Authors: Tamar Ervin (UC Berkeley), Alfred Mallet (UC Berkeley), Stefan Eriksson (Laboratory for Atmospheric and Space Physics), Marc Swisdak (University of Maryland, College Park), James Juno (Princeton Plasma Physics Laboratory), Trevor A. Bowen (UC Berkeley), Orlando Romeo (UC Berkeley), Roberto Livi (UC Berkeley), Phyllis Whittlesey (UC Berkeley), Davin E. Larson (UC Berkeley), Stuart D. Bale (UC Berkeley)

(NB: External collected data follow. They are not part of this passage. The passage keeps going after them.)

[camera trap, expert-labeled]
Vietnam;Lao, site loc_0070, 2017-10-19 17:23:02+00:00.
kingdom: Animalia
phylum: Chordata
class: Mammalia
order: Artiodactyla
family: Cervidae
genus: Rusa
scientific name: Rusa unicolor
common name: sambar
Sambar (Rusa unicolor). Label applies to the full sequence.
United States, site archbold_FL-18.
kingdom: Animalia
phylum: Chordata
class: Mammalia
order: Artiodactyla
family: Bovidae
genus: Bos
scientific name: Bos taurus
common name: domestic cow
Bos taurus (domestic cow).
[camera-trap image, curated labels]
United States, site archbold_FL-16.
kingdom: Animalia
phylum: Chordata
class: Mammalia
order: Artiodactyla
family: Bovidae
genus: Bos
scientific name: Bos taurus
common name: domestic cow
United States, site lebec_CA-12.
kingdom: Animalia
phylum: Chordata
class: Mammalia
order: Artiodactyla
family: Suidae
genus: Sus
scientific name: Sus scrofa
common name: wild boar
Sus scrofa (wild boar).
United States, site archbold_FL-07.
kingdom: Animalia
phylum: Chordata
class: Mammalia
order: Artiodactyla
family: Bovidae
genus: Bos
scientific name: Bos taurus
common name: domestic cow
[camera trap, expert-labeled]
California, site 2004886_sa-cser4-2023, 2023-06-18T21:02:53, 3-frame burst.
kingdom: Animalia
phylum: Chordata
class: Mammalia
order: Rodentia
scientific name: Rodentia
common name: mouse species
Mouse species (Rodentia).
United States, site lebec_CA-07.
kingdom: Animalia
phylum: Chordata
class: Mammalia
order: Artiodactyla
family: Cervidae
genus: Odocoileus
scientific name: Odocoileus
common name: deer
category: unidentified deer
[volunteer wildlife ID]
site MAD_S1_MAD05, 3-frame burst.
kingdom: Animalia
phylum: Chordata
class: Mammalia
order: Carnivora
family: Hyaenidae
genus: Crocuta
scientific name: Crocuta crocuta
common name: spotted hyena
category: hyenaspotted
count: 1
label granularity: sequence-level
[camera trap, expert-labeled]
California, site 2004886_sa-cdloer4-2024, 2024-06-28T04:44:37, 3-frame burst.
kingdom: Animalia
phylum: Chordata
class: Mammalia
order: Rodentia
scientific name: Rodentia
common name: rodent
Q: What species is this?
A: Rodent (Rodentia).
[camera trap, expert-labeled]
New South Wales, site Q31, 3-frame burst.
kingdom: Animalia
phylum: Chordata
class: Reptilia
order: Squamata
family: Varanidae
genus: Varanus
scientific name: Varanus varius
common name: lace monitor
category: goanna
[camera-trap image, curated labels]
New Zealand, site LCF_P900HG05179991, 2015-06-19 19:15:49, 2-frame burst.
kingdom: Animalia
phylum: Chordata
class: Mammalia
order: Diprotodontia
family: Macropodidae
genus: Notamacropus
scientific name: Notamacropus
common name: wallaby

Using near-Sun observations from Parker Solar Probe (PSP) Encounters 4 to 11 (Jan 2020 to March 2022), we test the suppression of magnetic reconnection onset due to flow shear. We compare estimates of the tearing mode growth rate in the presence of shear flow relative to the classic theory (Mallet et al., 2025) for time periods identified as containing reconnecting current sheets (Eriksson et al., 2024) versus non-reconnecting times, finding systematically larger growth rates for reconnecting periods. We also compare with fast, slow, and slow Alfvenic streams (Ervin et al, 2024c) and find that the growth rate is suppressed in highly Alfvenic fast and slow wind, leading to longer reconnection onset times. These wind streams have strong flow shears, supporting the idea of reconnection suppression by shear flow. This could help explain the absence of reconnection events in the highly Alfvenic, near-Sun solar wind observed by PSP.